Epidemiological studies and examples kept pouring in, too, all of them showing that Covid-19 was spreading primarily indoors and clusters were concentrated in poorly ventilated spaces. And when outdoor transmission did occur, it was often when people were in prolonged close contact, talking or yelling, as with construction workers on the same site.
The disease was also greatly overdispersed, sometimes being not very contagious and other times dramatically so. Large-scale studies showed that more than 70 percent of infected people did not transmit to any other person, while as few as 5 percent may be responsible for 80 percent of transmissions through superspreading events. Despite databases documenting thousands of indoor superspreader incidents, I’m not aware of a single confirmed outdoor-only case of superspreading.
None of this could be explained easily if the disease were “primarily transmitted between people through respiratory droplets and contact routes,” as the W.H.O. had said, since those larger, heavier particles would behave the same indoors as outdoors, would be largely indifferent to ventilation and would not be conducive to so much superspreading.

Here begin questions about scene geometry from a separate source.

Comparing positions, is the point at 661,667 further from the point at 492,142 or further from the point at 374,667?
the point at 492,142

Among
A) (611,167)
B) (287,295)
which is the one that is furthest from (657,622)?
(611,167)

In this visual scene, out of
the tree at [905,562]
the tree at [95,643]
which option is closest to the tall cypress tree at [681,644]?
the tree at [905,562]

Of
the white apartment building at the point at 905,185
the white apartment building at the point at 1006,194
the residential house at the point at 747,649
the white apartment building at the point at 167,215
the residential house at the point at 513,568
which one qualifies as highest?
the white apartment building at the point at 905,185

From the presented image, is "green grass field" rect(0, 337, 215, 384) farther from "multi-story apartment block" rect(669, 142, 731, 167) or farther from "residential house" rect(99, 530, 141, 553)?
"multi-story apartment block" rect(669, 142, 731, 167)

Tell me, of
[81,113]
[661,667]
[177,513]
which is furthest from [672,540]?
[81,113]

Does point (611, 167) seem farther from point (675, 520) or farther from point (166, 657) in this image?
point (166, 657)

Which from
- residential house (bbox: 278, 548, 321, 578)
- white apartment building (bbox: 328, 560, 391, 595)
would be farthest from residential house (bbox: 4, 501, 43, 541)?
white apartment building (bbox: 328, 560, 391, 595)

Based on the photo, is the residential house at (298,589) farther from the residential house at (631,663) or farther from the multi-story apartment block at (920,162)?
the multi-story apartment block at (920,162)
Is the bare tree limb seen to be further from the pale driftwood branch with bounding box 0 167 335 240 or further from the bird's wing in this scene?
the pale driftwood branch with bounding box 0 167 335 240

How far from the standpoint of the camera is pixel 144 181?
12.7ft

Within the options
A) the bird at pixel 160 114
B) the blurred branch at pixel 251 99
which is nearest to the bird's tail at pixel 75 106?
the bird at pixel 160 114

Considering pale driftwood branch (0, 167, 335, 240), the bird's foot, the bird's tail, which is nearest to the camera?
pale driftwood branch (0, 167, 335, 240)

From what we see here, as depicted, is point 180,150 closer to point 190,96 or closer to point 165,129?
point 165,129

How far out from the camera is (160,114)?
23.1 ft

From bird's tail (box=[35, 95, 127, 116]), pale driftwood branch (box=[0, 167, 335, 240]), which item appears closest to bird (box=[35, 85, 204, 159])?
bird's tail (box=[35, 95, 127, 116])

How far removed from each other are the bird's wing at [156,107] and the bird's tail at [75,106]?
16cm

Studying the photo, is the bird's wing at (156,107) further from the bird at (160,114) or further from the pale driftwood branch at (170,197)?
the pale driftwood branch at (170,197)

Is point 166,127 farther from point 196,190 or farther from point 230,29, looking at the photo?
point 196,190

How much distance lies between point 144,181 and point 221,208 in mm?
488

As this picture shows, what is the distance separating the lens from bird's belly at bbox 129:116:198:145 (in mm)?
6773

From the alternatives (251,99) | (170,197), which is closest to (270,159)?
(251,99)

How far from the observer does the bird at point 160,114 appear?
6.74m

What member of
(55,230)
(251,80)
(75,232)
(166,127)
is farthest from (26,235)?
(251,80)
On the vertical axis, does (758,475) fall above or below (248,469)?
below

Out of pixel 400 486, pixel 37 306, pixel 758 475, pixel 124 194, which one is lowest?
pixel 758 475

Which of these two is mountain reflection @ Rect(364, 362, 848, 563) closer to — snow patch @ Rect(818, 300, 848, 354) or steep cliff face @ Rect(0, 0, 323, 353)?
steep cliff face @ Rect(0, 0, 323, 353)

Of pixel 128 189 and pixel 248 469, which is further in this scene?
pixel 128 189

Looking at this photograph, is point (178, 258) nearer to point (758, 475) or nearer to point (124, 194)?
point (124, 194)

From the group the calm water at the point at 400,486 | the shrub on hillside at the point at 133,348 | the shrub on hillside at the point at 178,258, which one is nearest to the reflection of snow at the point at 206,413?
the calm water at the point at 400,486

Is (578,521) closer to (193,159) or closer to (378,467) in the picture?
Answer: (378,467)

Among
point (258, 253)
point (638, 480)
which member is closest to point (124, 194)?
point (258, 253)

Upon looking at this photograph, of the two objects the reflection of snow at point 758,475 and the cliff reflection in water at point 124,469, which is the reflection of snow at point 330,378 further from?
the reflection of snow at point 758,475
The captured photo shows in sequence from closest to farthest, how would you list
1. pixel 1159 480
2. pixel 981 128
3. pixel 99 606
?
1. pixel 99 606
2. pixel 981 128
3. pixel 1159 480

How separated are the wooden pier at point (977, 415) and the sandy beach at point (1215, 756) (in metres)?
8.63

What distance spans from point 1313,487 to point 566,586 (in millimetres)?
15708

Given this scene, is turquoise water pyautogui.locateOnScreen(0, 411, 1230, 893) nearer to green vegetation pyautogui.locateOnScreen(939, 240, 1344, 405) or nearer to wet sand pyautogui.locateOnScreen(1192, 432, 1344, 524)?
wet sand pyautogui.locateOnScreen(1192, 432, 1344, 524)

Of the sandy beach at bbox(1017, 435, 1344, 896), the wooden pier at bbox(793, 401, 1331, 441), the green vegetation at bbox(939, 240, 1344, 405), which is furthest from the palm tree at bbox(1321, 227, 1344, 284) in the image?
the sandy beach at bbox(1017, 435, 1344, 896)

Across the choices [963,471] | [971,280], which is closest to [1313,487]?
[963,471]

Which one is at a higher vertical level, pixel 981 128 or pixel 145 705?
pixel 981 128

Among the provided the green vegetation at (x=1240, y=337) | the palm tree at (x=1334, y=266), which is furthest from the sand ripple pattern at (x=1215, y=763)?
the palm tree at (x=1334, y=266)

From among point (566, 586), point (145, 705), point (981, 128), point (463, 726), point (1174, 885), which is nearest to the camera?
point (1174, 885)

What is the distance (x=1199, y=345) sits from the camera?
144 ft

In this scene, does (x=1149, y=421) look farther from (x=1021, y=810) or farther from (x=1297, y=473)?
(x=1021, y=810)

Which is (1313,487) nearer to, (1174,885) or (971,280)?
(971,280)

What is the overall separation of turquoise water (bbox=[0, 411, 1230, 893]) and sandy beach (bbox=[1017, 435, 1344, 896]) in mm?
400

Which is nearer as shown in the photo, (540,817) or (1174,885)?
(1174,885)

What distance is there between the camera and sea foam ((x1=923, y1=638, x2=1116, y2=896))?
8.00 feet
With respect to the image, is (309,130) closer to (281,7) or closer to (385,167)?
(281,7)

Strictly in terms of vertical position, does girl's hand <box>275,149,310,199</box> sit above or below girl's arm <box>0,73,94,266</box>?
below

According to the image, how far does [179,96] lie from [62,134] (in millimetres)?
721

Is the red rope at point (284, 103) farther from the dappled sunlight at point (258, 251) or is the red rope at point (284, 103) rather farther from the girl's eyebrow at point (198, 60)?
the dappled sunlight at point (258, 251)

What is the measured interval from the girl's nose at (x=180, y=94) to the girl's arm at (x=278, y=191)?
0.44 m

Finally, it was clear from early on that people who weren’t yet sick or coughing or sneezing — which produce a lot more droplets — were transmitting and that things correlated with aerosol emissions like talking, yelling and singing were associated with many of the outbreaks.
Amid the growing evidence, in July, hundreds of scientists signed an open letter urging the public health agencies, especially the W.H.O., to address airborne transmission of the coronavirus.
That month, after the open letter, the W.H.O. updated its guidance to say that “short-range aerosol transmission” from infected people in poorly ventilated spaces over time “cannot be ruled out” but went on to say that “the detailed investigations of these clusters suggest that droplet and fomite transmission could also explain human-to-human transmission within these clusters” and that close contact could still be the reason, “especially if hand hygiene was not performed and masks were not used when physical distancing was not maintained.”
Evidence kept accumulating. Transmission was documented in adjacent rooms in a quarantine hotel where people never interacted. Several hospital workers were proved to have been infected despite strict contact and droplet precautions. Viable virus was found in air samples from hospital rooms of Covid-19 patients who hadn’t had aerosol-generating procedures and in an air sample from an infected person’s car. The virus was found in exhaust vents in hospitals, and ferrets in cages connected only via shared air infected each other. And so on.
There were quibbles with each study: Was the sampled virus infective enough? (It is hard to catch the viruses from the air without destroying them.) Could some fomite connection have been missed? Still, it kept getting harder to deny the role of aerosols as a major factor.
Last October, the C.D.C. published updated guidance acknowledging airborne transmission, but as a secondary route under some circumstances. And the W.H.O. kept inching forward in its public statements, most recently last Friday.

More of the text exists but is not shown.